> **EXERCISE INSTRUCTIONS**: The result should consist solely of the line containing "For each model" and the lines that follow it below, each reproduced exactly, the last line included.

● ● ● ● ● ● ●

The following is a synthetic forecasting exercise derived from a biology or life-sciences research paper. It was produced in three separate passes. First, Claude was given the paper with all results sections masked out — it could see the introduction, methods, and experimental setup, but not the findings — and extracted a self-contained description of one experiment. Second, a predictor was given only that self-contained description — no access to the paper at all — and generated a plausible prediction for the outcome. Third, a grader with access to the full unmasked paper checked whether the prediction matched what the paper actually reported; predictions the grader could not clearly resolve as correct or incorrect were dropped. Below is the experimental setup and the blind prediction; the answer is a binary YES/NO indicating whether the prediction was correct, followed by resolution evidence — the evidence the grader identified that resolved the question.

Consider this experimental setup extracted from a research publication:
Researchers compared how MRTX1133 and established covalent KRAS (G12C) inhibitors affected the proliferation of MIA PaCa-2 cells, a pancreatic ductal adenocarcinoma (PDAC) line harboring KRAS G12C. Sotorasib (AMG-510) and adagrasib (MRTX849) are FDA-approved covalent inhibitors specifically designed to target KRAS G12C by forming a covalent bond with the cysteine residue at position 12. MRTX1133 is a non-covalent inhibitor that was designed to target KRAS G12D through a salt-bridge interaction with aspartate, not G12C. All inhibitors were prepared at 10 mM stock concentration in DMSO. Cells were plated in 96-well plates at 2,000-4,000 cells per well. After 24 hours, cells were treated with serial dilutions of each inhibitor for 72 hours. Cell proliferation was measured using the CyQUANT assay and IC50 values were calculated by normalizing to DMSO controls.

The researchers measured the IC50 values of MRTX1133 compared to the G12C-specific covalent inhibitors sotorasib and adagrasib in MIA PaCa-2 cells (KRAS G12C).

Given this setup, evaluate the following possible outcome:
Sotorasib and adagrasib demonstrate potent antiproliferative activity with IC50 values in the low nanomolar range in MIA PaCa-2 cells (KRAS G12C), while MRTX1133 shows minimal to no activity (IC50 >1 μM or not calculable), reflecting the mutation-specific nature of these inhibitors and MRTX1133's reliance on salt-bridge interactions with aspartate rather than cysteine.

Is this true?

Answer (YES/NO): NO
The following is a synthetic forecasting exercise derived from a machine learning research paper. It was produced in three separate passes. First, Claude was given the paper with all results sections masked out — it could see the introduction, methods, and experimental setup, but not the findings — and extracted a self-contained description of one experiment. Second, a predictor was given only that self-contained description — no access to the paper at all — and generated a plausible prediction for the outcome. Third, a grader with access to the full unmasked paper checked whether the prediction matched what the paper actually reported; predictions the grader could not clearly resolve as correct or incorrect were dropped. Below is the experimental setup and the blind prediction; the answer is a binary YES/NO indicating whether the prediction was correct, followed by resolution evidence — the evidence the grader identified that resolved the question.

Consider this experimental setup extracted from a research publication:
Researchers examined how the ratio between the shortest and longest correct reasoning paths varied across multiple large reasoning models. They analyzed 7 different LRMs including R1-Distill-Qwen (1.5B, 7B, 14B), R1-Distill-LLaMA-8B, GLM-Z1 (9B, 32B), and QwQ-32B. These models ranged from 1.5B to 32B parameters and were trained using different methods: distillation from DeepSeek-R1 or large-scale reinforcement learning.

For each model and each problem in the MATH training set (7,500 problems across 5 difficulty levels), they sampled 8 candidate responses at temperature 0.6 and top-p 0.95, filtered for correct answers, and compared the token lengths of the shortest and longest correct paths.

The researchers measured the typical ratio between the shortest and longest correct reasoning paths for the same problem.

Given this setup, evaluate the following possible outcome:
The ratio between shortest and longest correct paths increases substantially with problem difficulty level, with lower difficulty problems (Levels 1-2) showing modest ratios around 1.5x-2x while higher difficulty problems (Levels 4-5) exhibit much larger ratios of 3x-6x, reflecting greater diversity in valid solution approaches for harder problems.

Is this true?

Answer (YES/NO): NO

● ● ● ● ● ● ●

> **TASK ANSWER**:
For each model and each problem in the MATH training set (7,500 problems across 5 difficulty levels), they sampled 8 candidate responses at temperature 0.6 and top-p 0.95, filtered for correct answers, and compared the token lengths of the shortest and longest correct paths.

The researchers measured the typical ratio between the shortest and longest correct reasoning paths for the same problem.

Given this setup, evaluate the following possible outcome:
The ratio between shortest and longest correct paths increases substantially with problem difficulty level, with lower difficulty problems (Levels 1-2) showing modest ratios around 1.5x-2x while higher difficulty problems (Levels 4-5) exhibit much larger ratios of 3x-6x, reflecting greater diversity in valid solution approaches for harder problems.

Is this true?

Answer (YES/NO): NO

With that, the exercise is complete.